Introduction#

This living document provides a quick demonstration of how we can build a simple curriculum asset bank that supports discoverability and reuse of “micro-assets” including glossary items, learning outcomes, activities, self-assessment questions and media assets..

The asset bank is generated by mining the structured OU-XML documents that are distributed alongside many OpenLearn Units and from which OpenLearn HTML documents are rendered.

The asset bank separates out different sorts of asset on the basis that when you are searching for a particular sort of resource, less is sometimes more. For example, if you are searching for glossary items, you don’t necessarily want to discover figure descriptions or video transcripts.

A datasette in-browser client can be used to query the database. You can acces it here. Currently, the demo database includes tables containing the unit listing, the raw OU-XML for each unit, extracted figures and media items, learning outcomes and glossary items. See the section on Querying the Database With Datasette for more information.

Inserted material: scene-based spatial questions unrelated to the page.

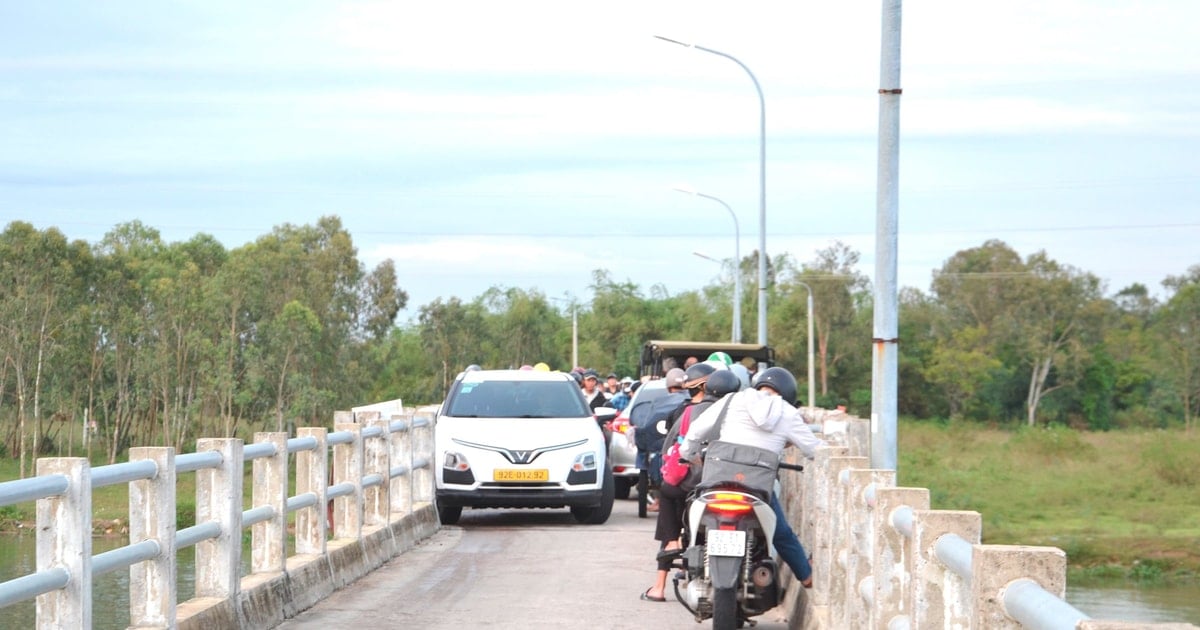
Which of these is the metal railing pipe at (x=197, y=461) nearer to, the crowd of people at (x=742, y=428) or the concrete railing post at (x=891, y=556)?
the crowd of people at (x=742, y=428)

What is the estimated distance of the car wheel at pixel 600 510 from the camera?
1809cm

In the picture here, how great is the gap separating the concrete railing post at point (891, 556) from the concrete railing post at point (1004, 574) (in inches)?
94.2

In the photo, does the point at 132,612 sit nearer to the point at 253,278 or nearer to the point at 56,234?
the point at 56,234

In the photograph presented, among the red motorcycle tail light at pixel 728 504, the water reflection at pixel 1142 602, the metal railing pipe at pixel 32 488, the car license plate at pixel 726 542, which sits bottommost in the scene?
the water reflection at pixel 1142 602

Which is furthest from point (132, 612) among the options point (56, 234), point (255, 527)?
point (56, 234)

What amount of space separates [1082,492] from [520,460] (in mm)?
43236

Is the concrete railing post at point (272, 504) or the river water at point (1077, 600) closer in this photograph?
the concrete railing post at point (272, 504)

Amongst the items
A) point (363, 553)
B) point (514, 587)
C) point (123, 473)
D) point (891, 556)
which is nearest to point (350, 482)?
Result: point (363, 553)

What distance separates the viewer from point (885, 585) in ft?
22.2

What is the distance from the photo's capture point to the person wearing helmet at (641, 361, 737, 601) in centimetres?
1073

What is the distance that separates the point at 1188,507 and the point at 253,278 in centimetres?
5350

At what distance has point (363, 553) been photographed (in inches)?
514

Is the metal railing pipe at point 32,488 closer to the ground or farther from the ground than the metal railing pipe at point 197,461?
farther from the ground

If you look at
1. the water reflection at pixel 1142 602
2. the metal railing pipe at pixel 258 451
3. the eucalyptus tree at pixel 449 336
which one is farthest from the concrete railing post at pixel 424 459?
the eucalyptus tree at pixel 449 336
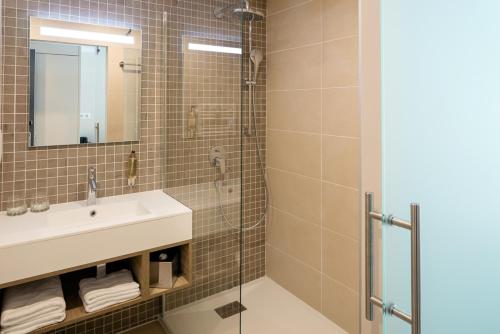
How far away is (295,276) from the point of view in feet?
8.61

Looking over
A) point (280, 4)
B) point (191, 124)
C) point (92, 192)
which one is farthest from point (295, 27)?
point (92, 192)

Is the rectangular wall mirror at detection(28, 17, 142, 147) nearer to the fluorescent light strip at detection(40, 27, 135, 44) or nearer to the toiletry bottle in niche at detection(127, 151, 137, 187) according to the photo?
the fluorescent light strip at detection(40, 27, 135, 44)

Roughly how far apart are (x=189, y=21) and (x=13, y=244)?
54.4 inches

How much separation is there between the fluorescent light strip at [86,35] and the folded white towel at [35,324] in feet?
4.77

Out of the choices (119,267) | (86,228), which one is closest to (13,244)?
(86,228)

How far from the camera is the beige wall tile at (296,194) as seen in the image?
94.2 inches

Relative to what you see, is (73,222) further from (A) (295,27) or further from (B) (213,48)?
(A) (295,27)

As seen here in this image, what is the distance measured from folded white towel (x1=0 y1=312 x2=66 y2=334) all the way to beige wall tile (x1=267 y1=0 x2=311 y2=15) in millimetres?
2412

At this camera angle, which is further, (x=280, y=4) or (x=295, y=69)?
(x=280, y=4)

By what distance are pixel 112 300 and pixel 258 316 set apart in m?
1.13

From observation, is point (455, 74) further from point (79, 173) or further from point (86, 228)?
point (79, 173)

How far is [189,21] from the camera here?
184cm

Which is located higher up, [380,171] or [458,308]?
[380,171]

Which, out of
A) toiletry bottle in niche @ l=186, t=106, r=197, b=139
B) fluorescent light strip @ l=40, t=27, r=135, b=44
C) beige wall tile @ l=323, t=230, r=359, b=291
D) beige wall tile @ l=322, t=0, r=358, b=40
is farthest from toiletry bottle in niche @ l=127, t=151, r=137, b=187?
beige wall tile @ l=322, t=0, r=358, b=40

Note that there is nothing “AI” or “future-technology” looking in this document, although I will probably add a simple doc2vec “semantic search” demo at some point that would perhaps have been classed as AI 5 years ago. Some of the asset extraction components might provide useful data inputs for machine learning systems, but that is out of scope for this document.

The document is historical looking in sense that there is nothing contained in here (except the Doc2Vec bits, if I get round to them, and some named entity extraction bits, if I add them) that could not have been done 15 years ago.

However, the document is current and future looking in the sense that it demonstrates some very simple functionality that is not currently available, that may be useful, and that could be provided today to support production and maintenance.

Furthermore, whilst the demo is limited to a consideration of OU-XML source material for openly licensed, public OpenLearn units, the recipes could equally be applied to the OU-XML source material for OU modules produced over the last 15 years.

A Note on Granularity#

When considering reuse or a search for inspiration in course design, what is an appropriate level of granularity for discovering design inspirational or reusable assets?

When creating a new module in a similar area to a previous one, it is likely that one or more of the new module authors will have worked on previous related modules. As such, they will have a memory of the overall shape and content of the earlier module, a sense of the overall philosophy of the module in terms of learning design, and knowldge of micro-considerations, such as particularly notable activities or commissioned media assets, for example.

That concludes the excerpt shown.